**Goal of the exercise**
From the records below, output exactly the lines running from the line containing "The effect of" through the line containing "from a biology", and no others.

#####

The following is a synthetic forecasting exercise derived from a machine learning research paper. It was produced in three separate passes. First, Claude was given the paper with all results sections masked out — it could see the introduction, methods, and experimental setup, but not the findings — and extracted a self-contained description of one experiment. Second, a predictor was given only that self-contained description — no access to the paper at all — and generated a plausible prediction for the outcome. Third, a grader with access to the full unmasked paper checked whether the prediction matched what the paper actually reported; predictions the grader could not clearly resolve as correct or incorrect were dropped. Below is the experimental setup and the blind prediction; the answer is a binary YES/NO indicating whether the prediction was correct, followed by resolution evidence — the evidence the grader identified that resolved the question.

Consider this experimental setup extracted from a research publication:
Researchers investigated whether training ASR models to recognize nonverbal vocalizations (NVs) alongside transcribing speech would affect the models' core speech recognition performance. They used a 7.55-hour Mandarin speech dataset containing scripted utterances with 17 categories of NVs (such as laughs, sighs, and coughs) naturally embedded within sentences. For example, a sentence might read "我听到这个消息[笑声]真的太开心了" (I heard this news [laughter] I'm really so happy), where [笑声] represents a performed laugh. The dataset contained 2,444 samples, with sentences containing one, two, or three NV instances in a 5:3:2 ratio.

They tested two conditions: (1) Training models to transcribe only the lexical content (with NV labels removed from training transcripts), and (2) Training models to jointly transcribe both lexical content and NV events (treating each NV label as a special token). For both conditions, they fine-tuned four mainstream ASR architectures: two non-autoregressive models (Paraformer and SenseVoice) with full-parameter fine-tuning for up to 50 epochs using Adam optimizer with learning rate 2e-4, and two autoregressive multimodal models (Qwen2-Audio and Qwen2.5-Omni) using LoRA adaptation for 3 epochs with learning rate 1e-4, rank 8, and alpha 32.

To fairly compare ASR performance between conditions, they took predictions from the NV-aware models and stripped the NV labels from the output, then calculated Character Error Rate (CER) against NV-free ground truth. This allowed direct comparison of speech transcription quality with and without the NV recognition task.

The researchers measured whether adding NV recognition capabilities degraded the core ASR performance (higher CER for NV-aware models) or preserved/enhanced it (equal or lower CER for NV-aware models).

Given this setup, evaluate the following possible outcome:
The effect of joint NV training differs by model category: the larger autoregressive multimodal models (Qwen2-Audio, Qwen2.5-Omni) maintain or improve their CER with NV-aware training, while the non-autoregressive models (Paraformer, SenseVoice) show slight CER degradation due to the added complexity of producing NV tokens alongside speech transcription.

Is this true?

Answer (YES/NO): NO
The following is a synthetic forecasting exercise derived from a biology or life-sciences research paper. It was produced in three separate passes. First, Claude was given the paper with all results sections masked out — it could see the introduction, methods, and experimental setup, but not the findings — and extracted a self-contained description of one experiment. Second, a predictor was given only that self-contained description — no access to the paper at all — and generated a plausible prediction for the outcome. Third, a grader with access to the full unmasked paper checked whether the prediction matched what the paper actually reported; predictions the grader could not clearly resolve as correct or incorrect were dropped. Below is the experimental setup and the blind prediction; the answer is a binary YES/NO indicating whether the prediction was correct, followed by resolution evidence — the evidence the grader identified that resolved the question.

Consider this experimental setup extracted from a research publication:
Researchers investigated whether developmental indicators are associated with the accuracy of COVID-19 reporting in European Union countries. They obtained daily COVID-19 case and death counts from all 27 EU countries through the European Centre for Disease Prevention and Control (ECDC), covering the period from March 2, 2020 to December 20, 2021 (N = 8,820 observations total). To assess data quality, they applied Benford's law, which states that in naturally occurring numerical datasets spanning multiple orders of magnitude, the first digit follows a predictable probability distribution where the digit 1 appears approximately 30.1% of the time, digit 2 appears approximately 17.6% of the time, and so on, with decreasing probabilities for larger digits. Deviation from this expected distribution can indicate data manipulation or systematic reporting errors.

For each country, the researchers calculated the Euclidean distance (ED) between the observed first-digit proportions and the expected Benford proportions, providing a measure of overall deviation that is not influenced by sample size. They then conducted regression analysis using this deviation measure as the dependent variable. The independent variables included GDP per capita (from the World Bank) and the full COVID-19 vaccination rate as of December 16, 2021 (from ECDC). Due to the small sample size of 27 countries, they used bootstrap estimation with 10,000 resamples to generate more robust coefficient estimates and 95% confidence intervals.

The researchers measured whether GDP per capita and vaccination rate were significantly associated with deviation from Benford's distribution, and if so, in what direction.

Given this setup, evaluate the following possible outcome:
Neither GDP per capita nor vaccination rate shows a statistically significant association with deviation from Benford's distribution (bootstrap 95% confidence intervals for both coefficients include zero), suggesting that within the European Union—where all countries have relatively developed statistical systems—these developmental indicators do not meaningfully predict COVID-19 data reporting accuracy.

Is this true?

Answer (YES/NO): NO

#####

**Response**
The effect of joint NV training differs by model category: the larger autoregressive multimodal models (Qwen2-Audio, Qwen2.5-Omni) maintain or improve their CER with NV-aware training, while the non-autoregressive models (Paraformer, SenseVoice) show slight CER degradation due to the added complexity of producing NV tokens alongside speech transcription.

Is this true?

Answer (YES/NO): NO
The following is a synthetic forecasting exercise derived from a biology or life-sciences research paper. It was produced in three separate passes. First, Claude was given the paper with all results sections masked out — it could see the introduction, methods, and experimental setup, but not the findings — and extracted a self-contained description of one experiment. Second, a predictor was given only that self-contained description — no access to the paper at all — and generated a plausible prediction for the outcome. Third, a grader with access to the full unmasked paper checked whether the prediction matched what the paper actually reported; predictions the grader could not clearly resolve as correct or incorrect were dropped. Below is the experimental setup and the blind prediction; the answer is a binary YES/NO indicating whether the prediction was correct, followed by resolution evidence — the evidence the grader identified that resolved the question.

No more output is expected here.